Could you repeat the records below exactly, without the pictures?
*** Begin section ***
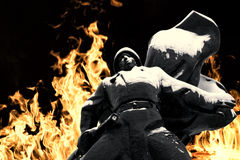 Russian Soldier Statue in Snow and Fire. Russian soldier covered in ice and snow with a flowing cape set against a flaming war style fire and black backdrop Stock Photos
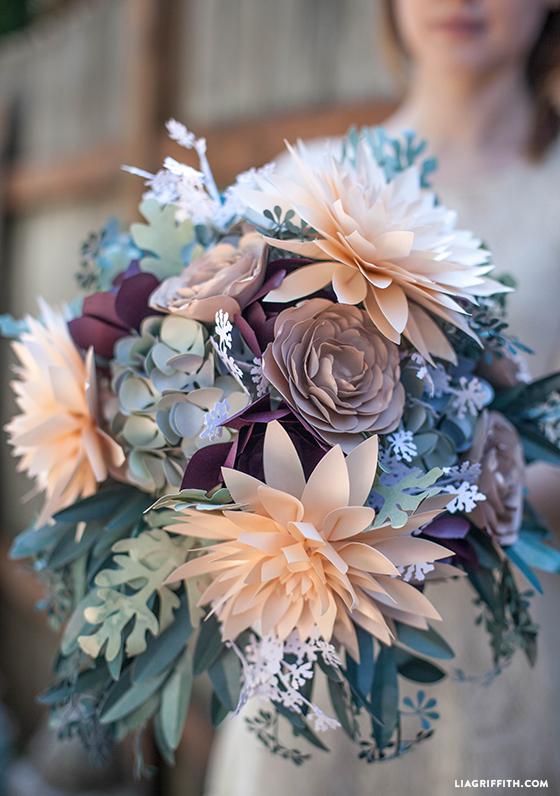 In questa foto un bouquet da sposa per matrimonio civile con fiori di carta nei toni del verde, del pesca e del bordeaux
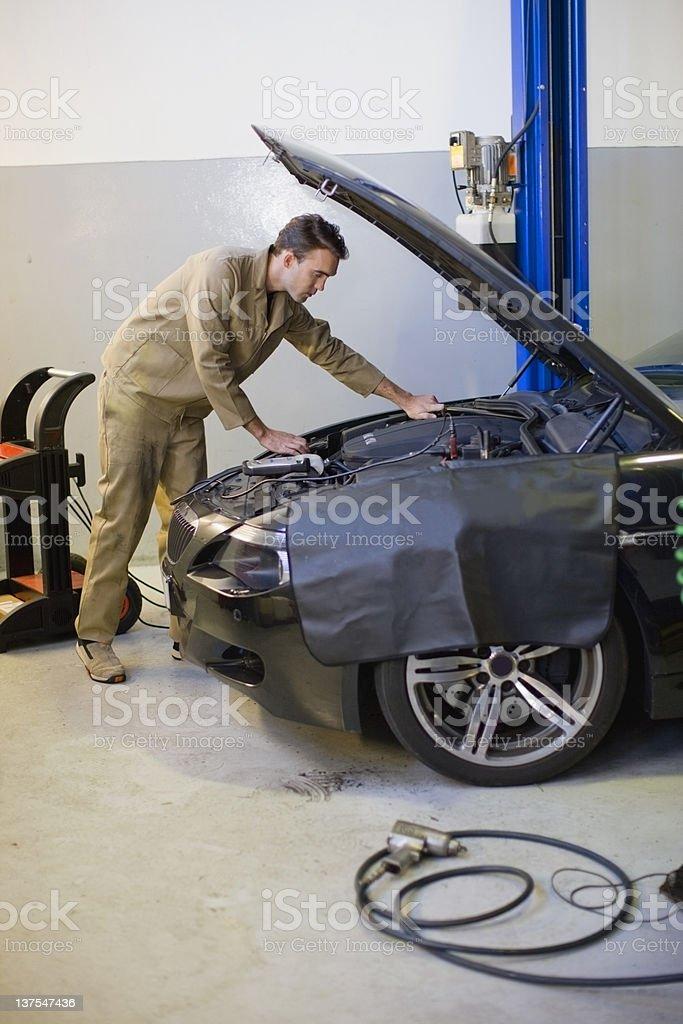 Mechanic working on car engine in garage stock photo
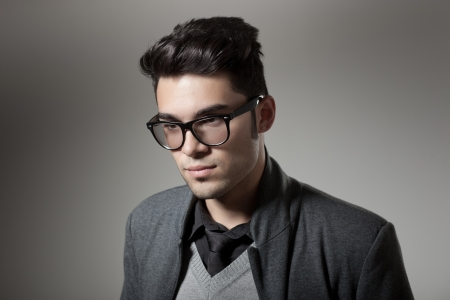 attractive man dressed casual wearing glasses - studio shot, copy space Zdjęcie Seryjne - 16865798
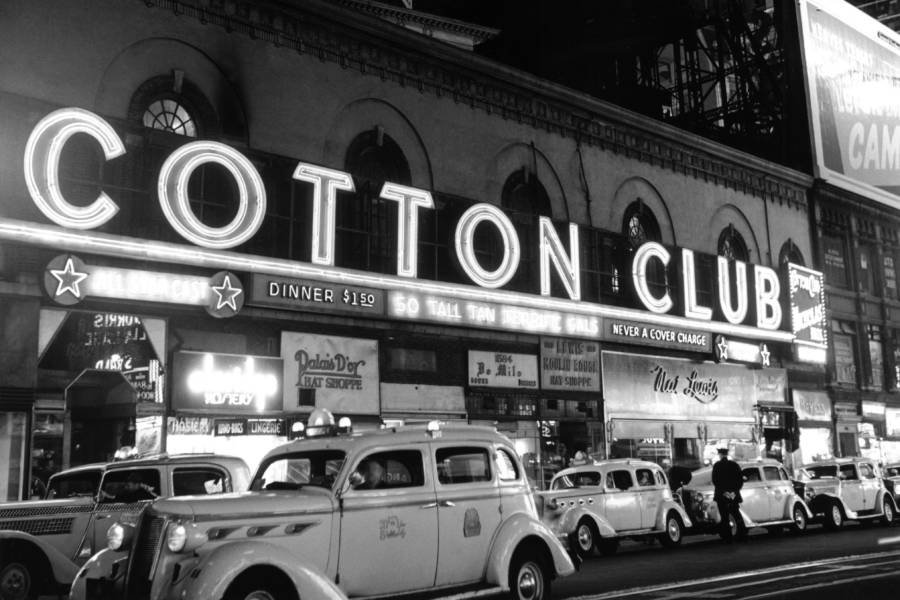 Taxis line up outside of the Cotton Club at Broadway and 48th Street, circa 1937 in New York City, New York.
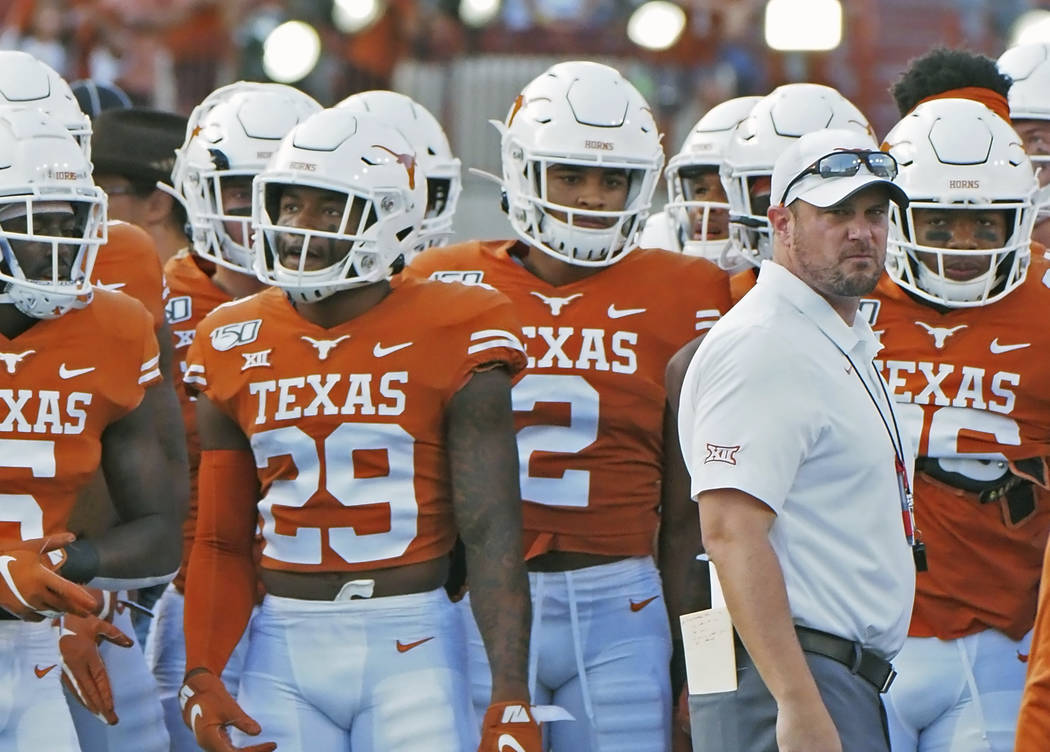 Texas head coach Tom Herman waits with his team before the start of an NCAA college football ga ...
*** End section ***
* [SOLUTION]
 Russian Soldier Statue in Snow and Fire. Russian soldier covered in ice and snow with a flowing cape set against a flaming war style fire and black backdrop Stock Photos
 In questa foto un bouquet da sposa per matrimonio civile con fiori di carta nei toni del verde, del pesca e del bordeaux
 Mechanic working on car engine in garage stock photo
 attractive man dressed casual wearing glasses - studio shot, copy space Zdjęcie Seryjne - 16865798
 Taxis line up outside of the Cotton Club at Broadway and 48th Street, circa 1937 in New York City, New York.
 Texas head coach Tom Herman waits with his team before the start of an NCAA college football ga ...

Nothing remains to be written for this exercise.